Task: Count the lines in the rows below that contain the string "length", treating uppercase and lowercase letters as distinct. Give only the number.

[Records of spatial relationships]
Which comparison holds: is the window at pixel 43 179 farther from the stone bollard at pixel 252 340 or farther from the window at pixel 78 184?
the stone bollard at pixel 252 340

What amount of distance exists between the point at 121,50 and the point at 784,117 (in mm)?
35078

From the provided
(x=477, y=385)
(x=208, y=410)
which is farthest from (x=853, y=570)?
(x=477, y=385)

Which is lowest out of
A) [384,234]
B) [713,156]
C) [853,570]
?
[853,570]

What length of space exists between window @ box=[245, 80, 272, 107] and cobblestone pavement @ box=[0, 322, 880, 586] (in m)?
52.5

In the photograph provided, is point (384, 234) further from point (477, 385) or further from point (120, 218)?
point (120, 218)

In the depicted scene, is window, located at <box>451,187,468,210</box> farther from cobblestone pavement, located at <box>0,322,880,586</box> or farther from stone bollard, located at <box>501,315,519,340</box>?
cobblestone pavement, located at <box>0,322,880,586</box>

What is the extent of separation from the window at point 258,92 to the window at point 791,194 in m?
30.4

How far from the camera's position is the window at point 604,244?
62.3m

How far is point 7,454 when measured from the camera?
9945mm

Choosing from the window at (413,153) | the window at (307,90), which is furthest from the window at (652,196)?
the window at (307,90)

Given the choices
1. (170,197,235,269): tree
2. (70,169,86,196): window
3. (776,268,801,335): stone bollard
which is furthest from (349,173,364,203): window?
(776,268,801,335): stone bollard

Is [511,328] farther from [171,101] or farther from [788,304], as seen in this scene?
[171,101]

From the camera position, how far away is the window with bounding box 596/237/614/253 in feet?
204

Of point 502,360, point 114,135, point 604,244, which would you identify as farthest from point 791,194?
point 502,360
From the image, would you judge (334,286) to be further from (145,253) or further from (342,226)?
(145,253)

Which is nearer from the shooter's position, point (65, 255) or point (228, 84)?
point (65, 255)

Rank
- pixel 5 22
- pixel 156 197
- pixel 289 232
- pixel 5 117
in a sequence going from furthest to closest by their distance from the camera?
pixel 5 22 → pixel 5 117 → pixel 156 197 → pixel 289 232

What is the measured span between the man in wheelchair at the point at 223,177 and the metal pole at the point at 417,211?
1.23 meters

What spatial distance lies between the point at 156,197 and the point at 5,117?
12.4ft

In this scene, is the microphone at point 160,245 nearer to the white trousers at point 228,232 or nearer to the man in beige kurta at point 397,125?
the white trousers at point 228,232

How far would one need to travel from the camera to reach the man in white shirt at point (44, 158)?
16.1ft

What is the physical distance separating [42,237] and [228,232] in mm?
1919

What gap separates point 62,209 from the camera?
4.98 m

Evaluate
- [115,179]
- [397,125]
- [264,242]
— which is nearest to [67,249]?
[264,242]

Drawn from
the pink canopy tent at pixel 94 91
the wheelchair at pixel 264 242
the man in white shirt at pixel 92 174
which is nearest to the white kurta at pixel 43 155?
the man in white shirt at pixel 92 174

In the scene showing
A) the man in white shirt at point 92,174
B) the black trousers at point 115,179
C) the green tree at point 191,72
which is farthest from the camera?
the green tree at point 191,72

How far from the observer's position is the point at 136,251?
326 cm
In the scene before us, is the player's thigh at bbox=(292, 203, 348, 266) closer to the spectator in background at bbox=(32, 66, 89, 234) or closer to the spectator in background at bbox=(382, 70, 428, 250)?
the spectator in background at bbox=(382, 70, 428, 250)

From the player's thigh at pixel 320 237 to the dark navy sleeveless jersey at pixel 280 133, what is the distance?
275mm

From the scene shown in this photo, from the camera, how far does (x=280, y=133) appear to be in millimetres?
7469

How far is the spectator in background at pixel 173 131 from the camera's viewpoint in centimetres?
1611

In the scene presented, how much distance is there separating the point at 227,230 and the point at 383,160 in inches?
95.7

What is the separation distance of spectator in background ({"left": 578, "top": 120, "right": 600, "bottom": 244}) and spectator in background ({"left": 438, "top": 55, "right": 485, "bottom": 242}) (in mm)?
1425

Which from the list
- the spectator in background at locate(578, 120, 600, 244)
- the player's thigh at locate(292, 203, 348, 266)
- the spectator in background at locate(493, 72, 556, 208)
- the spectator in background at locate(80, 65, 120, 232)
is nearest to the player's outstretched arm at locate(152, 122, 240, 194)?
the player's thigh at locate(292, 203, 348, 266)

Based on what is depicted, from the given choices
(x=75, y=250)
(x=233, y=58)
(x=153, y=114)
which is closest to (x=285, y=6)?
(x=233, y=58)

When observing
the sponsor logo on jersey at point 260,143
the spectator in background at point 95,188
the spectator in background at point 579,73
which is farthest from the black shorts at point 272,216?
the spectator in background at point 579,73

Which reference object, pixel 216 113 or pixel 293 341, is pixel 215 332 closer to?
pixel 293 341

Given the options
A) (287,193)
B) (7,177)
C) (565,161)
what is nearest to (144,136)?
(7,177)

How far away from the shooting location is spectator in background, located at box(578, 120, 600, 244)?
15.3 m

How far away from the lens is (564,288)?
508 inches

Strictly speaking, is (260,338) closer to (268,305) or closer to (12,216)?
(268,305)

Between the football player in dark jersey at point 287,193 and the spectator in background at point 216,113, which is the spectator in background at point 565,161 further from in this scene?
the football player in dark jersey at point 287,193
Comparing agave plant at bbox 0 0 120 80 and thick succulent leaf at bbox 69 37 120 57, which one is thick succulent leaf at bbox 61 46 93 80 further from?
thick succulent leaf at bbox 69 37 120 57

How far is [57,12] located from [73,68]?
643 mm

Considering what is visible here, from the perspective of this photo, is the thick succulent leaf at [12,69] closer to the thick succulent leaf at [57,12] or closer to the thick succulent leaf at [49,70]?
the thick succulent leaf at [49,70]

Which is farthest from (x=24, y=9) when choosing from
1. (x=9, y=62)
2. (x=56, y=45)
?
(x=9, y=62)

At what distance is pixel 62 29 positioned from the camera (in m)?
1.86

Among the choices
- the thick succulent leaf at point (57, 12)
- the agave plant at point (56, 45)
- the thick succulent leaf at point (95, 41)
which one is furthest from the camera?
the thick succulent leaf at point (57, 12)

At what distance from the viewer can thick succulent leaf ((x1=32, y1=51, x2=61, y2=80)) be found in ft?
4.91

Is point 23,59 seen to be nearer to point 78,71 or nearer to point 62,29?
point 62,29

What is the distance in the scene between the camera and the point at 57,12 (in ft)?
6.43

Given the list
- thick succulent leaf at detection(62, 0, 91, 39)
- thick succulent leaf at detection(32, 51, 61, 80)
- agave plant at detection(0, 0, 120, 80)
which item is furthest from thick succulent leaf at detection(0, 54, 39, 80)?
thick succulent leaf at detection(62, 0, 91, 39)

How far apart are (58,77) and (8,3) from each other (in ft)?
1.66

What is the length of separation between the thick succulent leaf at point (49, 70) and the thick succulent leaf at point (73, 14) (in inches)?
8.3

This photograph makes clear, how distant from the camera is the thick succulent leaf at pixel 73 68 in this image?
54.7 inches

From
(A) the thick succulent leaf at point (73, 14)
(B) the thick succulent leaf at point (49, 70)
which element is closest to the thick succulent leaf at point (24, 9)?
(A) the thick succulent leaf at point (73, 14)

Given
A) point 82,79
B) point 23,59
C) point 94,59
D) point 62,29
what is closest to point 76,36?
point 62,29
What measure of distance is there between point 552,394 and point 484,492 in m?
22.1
--
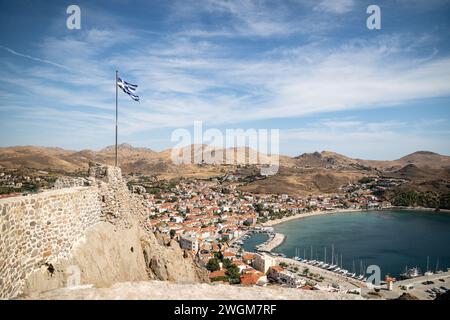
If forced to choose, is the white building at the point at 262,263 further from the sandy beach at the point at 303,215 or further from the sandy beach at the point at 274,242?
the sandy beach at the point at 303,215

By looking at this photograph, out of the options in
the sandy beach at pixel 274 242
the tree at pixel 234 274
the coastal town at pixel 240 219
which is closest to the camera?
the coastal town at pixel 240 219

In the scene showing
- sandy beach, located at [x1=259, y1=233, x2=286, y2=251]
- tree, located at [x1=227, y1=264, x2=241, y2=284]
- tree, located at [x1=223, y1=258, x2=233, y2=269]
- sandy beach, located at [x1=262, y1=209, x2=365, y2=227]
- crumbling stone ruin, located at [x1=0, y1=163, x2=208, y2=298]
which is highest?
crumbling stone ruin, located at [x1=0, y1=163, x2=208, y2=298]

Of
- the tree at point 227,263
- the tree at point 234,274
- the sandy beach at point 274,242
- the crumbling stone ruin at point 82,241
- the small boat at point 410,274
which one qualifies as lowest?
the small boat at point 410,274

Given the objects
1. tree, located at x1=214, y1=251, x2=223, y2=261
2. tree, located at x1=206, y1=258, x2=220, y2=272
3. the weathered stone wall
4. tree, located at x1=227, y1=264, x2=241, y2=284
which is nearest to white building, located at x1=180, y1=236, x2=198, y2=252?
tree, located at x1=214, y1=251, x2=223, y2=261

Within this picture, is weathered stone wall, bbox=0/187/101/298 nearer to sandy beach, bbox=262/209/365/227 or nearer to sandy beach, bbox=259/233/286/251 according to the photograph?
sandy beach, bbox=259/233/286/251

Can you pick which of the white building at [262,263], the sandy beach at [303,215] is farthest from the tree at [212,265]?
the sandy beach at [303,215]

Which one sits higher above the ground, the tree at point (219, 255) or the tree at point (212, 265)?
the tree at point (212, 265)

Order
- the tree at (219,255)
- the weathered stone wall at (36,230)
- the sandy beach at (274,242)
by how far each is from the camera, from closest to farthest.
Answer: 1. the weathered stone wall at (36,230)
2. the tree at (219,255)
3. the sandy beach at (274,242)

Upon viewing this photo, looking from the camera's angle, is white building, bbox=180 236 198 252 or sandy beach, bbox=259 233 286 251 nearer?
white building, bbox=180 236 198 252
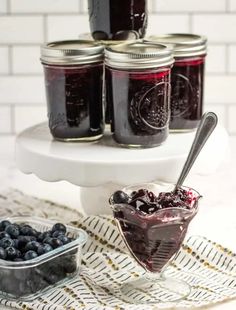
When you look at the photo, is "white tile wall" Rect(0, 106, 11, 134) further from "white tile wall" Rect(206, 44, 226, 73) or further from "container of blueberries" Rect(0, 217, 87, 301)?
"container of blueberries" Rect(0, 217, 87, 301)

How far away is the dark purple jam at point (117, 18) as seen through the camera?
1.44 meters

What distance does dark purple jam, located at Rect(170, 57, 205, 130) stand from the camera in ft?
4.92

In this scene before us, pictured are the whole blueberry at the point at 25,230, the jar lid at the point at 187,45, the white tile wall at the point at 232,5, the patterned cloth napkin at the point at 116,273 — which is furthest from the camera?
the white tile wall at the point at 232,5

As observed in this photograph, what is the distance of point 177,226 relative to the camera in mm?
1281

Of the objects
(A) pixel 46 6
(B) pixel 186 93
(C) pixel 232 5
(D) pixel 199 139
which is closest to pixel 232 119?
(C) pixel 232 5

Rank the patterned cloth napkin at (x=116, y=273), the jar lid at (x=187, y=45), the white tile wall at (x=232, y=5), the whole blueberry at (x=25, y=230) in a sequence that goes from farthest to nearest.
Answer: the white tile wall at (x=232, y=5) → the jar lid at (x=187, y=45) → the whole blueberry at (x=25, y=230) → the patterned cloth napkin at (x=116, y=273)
---
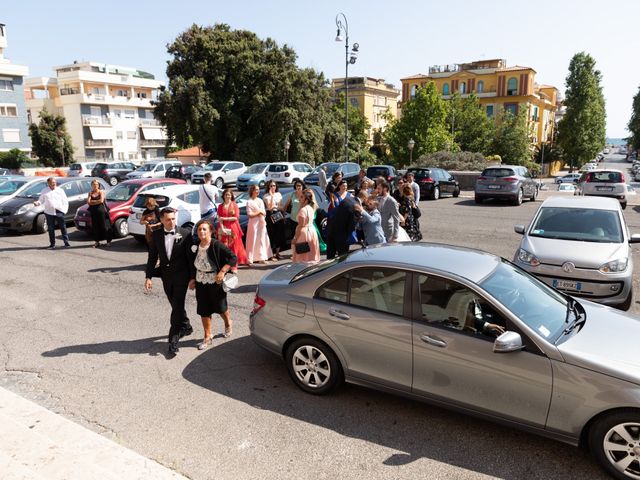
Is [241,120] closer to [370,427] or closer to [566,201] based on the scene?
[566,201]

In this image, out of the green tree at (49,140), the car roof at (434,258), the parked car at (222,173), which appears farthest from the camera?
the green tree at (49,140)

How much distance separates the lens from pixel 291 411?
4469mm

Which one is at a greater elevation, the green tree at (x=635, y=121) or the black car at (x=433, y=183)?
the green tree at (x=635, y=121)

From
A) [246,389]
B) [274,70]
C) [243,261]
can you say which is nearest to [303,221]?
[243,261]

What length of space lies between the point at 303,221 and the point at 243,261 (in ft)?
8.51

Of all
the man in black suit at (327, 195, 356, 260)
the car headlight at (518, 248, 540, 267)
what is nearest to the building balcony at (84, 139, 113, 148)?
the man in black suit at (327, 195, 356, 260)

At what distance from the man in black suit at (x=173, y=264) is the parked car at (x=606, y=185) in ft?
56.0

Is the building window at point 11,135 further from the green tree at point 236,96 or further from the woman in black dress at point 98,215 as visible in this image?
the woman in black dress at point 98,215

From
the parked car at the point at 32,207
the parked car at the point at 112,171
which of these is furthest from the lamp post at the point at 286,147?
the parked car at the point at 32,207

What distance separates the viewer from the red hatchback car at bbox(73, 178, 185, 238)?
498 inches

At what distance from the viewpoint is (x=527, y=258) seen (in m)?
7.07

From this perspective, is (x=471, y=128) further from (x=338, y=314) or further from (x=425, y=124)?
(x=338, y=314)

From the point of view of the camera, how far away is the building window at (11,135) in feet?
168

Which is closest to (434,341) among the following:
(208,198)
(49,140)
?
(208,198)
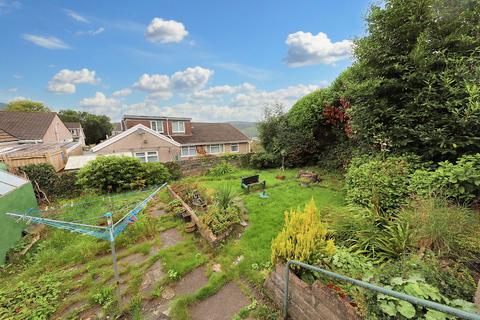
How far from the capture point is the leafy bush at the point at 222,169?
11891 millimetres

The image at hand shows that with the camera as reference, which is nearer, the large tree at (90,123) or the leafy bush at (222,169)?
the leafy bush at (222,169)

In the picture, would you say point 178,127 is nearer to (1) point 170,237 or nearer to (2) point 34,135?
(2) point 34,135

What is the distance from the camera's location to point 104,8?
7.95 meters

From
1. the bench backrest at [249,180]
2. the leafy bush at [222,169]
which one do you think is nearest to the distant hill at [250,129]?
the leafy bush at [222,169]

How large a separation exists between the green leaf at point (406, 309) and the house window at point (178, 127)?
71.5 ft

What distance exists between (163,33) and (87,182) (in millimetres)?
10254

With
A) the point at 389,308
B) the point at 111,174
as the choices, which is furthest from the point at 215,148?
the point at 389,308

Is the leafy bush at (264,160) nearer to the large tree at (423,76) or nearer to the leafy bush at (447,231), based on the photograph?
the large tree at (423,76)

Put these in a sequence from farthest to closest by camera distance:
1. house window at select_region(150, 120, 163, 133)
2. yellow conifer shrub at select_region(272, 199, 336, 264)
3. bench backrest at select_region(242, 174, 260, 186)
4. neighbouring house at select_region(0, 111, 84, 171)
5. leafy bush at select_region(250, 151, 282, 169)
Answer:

Exercise response: 3